■ Objective ■
In the passage on the shelf life of a techie, list each distinct number written in digits, with the phrase where it first appears.

When it comes to “use” it appears that we now need to add humans to this list of perishable items with a shelf life.
I recently came across a series of discussions, amongst senior executives in the IT industry in India, on the shelf life of a techie, and there was general agreement that the current shelf life of a “techie” is about 15 years.
The Times of India led off the reporting of this discussion with:
If you have seen Skyfall, you will doubtless remember the 20-something Q. It’s the first time ever in a James Bond film that Q or the Quartermaster – MI6’s resident tinkerer who creates all the wonderful spy gadgets that Bond uses – is younger than Bond himself, much younger. So when Bond meets Q in Skyfall, he scoffs, “You still have spots (pimples),” to which Q replies, “Age is no guarantee of efficiency.In the world of technology, that’s almost a truism today. Youthful Qs are becoming the norm. Technology is changing so rapidly that older engineers must put in an extraordinary amount of time and effort into new learning and also to unlearn old ones. Otherwise, they are likely to find themselves less relevant.
“The shelf life of a software engineer today is no more than that of a cricketer – about 15 years”, said one of the senior executives of a European technology company with over 4,500 employees in India. “The 20-year-old guys provide me more value than the 35-year-olds do.”

■ Dataset excerpt ■
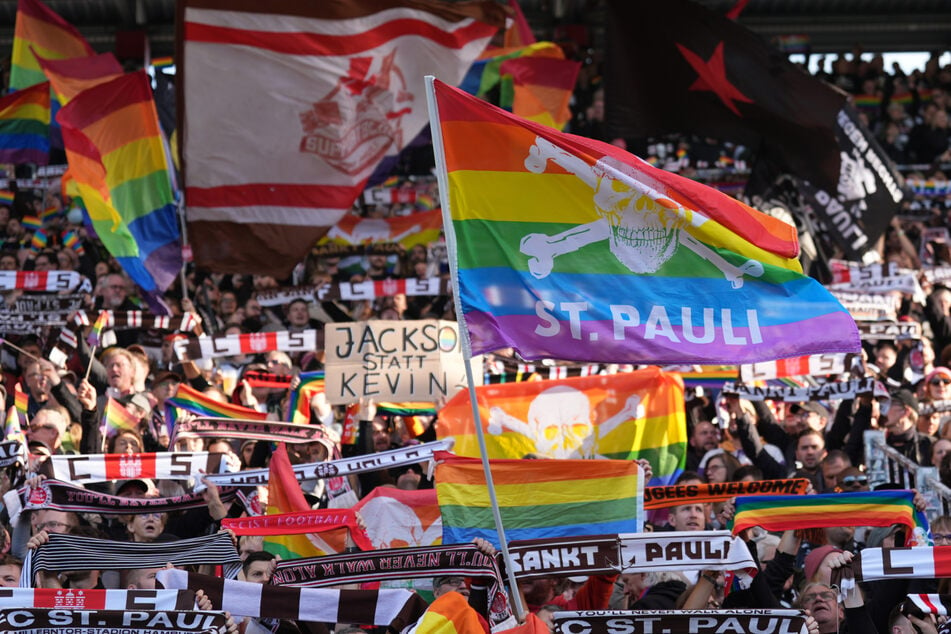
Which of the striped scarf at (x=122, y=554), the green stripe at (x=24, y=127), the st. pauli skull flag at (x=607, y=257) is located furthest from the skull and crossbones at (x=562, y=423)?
the green stripe at (x=24, y=127)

■ Finished answer ■
- 15: "about 15 years"
- 20: "the 20-something Q"
- 4,500: "over 4,500 employees in India"
- 35: "the 35-year-olds"